Same value → preserved
Different values → becomes None (meaning "aggregated across multiple")

a = Usage(cost=0.05, provider="openai", kind="llm")
b = Usage(cost=0.03, provider="openai", kind="llm")
total = a + b
# total.provider == "openai"  (both match)
# total.kind == "llm"         (both match)

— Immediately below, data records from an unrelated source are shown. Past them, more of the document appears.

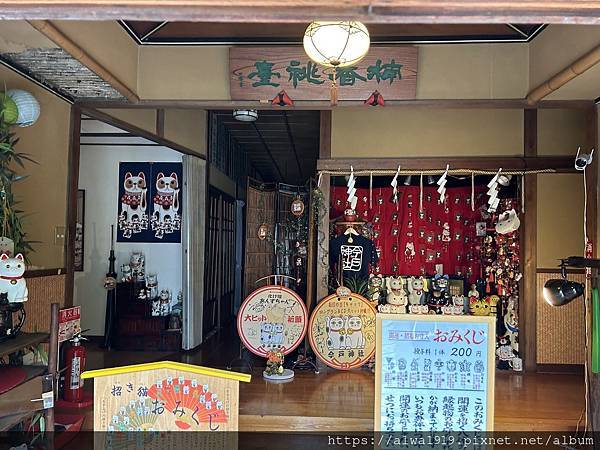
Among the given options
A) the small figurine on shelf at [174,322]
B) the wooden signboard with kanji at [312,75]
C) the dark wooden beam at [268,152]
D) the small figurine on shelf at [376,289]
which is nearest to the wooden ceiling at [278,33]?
the wooden signboard with kanji at [312,75]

c = Usage(cost=0.10, provider="anthropic", kind="llm")
mixed = a + c
# mixed.provider is None  (openai ≠ anthropic → aggregated over)
# mixed.kind == "llm"     (both match)

This lets you tell at a glance whether a summed record came from one source or many.

Tracking Non-LLM Resources

Tools, environments, and other components can track arbitrary usage by inheriting UsageTrackableMixin and overriding gather_usage(). Here's an example for a paid API:

from maseval import Usage, UsageTrackableMixin

class BloombergEnvironment(Environment, UsageTrackableMixin):
    def __init__(self, environment_data):
        super().__init__(environment_data)
        self._usage_records = []

    def _call_bloomberg(self, query):
        result = bloomberg_client.query(query)
        self._usage_records.append(Usage(
            cost=result.billed_amount,
            units={"api_calls": 1, "data_points": result.count},
            provider="bloomberg",
            kind="service",
        ))
        return result

    def gather_usage(self) -> Usage:
        if not self._usage_records:
            return Usage()
        return sum(self._usage_records, Usage())

Non-LLM components set cost directly. There is no calculator involvement; each component knows its own billing model.

Evaluator Usage

Evaluators that use LLM calls (LLM-as-judge) hold a ModelAdapter. Register it in the benchmark and its usage is collected separately from agent usage:

class MyBenchmark(Benchmark):
    def setup_evaluators(self, task, environment):
        judge_model = OpenAIModelAdapter(client=client, model_id="gpt-4")
        self.register("evaluator_models", "judge", judge_model)
        return [MyLLMEvaluator(judge_model)]

The judge model's usage appears under usage["evaluator_models"]["judge"] in the report, so you can distinguish evaluation cost from agent cost.

Tips

For cost tracking: Use LiteLLMCostCalculator for automatic pricing, or StaticPricingCalculator when you know your rates.

For custom hosts: Use model_id_map in LiteLLMCostCalculator when your adapter's model ID doesn't match LiteLLM's naming.

For failed tasks: Usage is collected before error status is determined, so partial usage from failed tasks is still tracked.

For live monitoring: Access benchmark.usage during execution to check running totals.